===== Selected excerpt

KOCO-TV (Oklahoma City) should explain why it has carried only 1.8 percent public affairs programming and has only preempted regular programs for special public affairs broadcasts twice in the last 12 months.

KTUL (Tulsa) should explain why it broadcasts a total of less than 6 hours of news programs per week.

KSWO (Lawton) should explain why it programs less than 8 hours of news per week, no local public affairs programs per week at all, why it did not preempt regular programming once during the past 12 months, and why it proposes absolutely no other non-entertainment programming.

Radio Stations

KVYL (Holdenville), that city's only local broadcast station, proposes less than 5 percent news, 1.23 percent public affairs, and 18.9 percent other than entertainment and sports.  Examination of its program logs shows that most of the 18.9 percent "other" is religious music which is classified as religious programming.  We would inquire about the low amount of proposed news.

 [*14]  KBYE (Oklahoma City) proposed 1 percent news, 11.1 percent public affairs, and 37.6 percent other than entertainment and sports.  KBYE claims to be an ethnically oriented station serving minority audiences in Oklahoma City.  Almost all of its public affairs and other programming is religious music or syndicated public affairs programming.  KBYE has no regularly scheduled newscast.  We would inquire about the adequacy of the proposed 1 percent news.  We would also ask for a more thorough documentation of KBYE's survey of the audience it proposes to serve.

==========
===== Data records

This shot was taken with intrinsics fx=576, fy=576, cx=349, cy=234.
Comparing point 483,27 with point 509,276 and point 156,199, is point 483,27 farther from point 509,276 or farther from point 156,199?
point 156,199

==========
===== Data records

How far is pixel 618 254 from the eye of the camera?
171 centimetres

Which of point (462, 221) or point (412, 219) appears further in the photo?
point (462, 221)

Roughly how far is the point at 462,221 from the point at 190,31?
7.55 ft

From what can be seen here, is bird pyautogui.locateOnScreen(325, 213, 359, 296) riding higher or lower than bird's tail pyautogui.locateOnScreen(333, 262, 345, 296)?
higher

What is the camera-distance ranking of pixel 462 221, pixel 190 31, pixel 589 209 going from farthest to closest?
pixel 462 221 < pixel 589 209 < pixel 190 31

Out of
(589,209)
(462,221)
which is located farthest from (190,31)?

==========

= Given request =
Answer these about the Oklahoma station excerpt above:
1. Which station broadcasts a total of less than 6 hours of news programs per week?
2. What percentage of public affairs programming does KVYL propose?
3. What percentage of news did KBYE propose?

= Solution =
1. KTUL (Tulsa)
2. 1.23 percent
3. 1 percent